Work to be completed:
Below is a listing; retype exactly the lines between the one containing "Army Green mardi" and the one containing "H.I.S Noční košilka – šedá: přední strana", inclusive, minus the pictures.

──────── Task material ────────

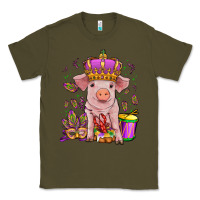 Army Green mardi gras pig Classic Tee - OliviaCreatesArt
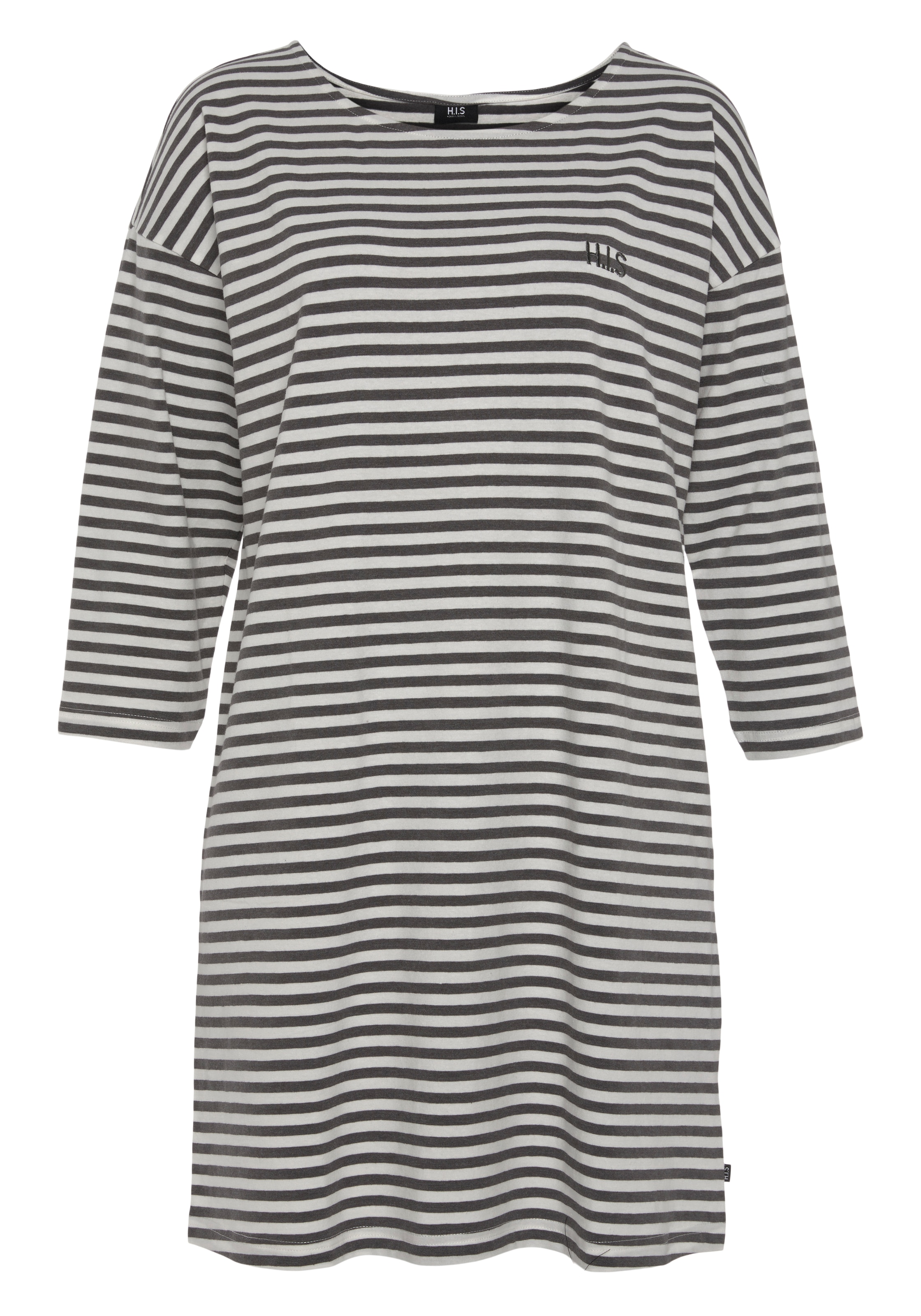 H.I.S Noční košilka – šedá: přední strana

────────
──────── Task material ────────

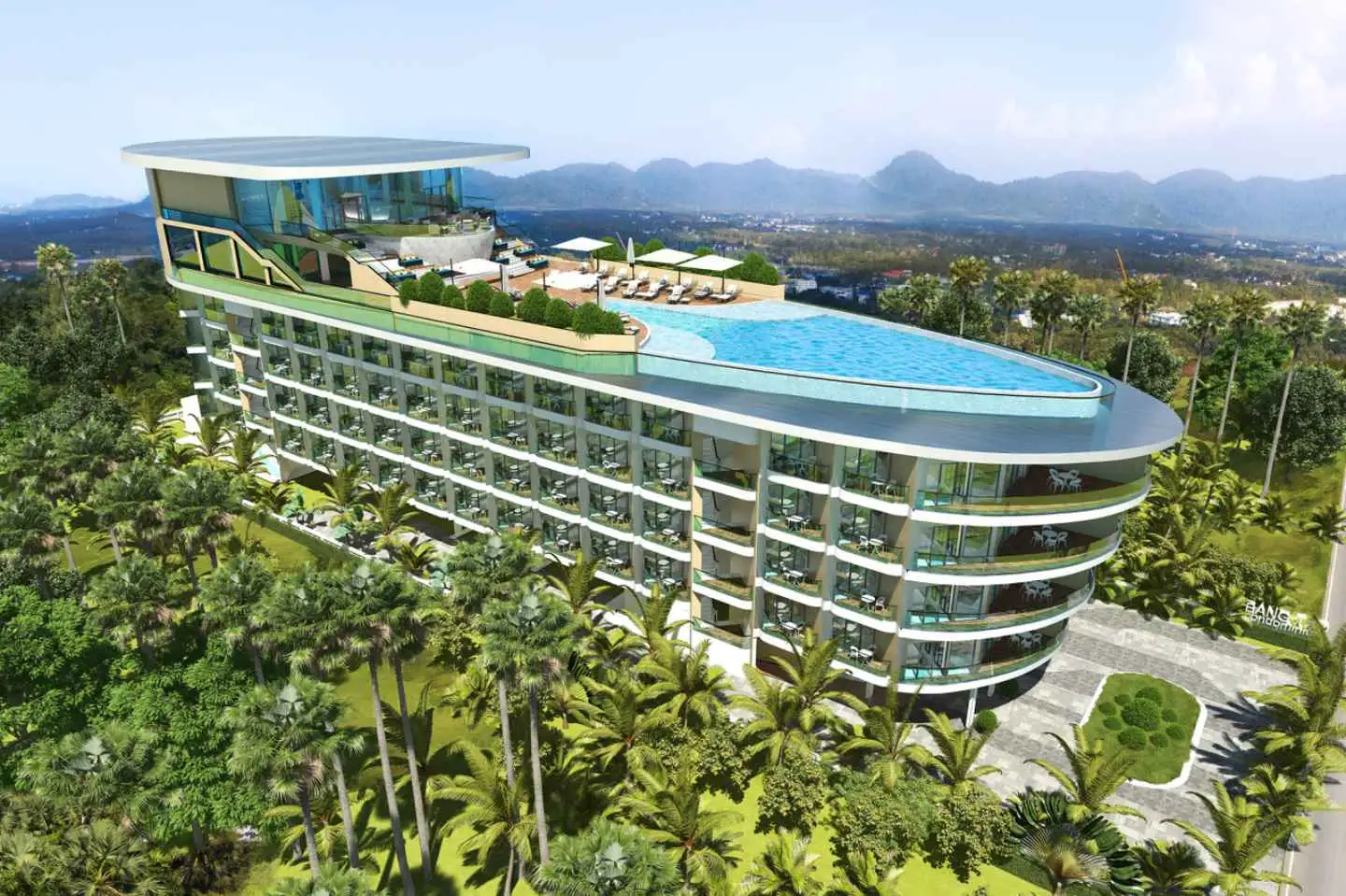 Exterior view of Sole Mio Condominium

────────

Solution to this task:
 Army Green mardi gras pig Classic Tee - OliviaCreatesArt
 H.I.S Noční košilka – šedá: přední strana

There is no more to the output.